**DATA FOR THIS TASK:**
===============
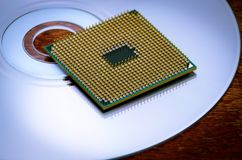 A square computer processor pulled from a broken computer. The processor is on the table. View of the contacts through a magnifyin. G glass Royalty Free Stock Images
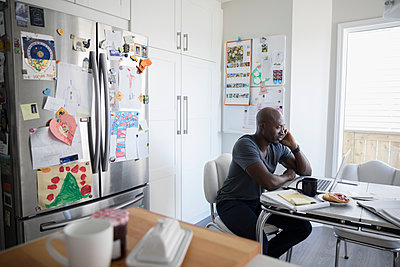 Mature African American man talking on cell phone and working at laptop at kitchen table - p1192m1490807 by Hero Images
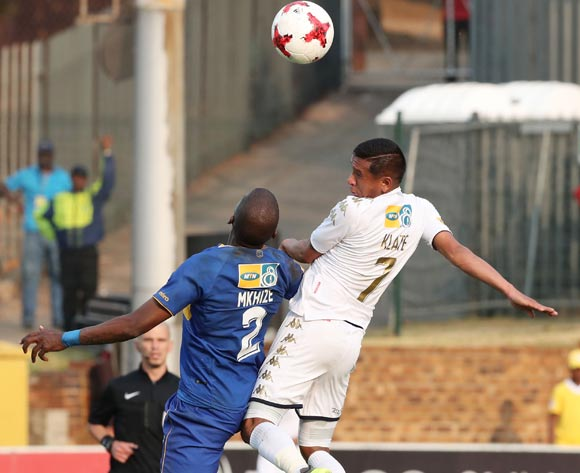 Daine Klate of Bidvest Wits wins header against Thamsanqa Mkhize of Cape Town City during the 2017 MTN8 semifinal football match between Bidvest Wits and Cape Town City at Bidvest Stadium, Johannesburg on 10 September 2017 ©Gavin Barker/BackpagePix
===============
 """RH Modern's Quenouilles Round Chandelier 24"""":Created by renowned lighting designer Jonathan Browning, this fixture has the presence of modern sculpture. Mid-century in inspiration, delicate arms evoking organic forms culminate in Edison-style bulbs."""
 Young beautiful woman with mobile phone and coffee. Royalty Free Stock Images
===============
**INSTRUCTIONS TO FOLLOW:** In the material above, the stretch from the line with "A square computer" through the line with "Mature African American" is to be given again exactly, minus the pictures.

**REPLY:**
 A square computer processor pulled from a broken computer. The processor is on the table. View of the contacts through a magnifyin. G glass Royalty Free Stock Images
 Mature African American man talking on cell phone and working at laptop at kitchen table - p1192m1490807 by Hero Images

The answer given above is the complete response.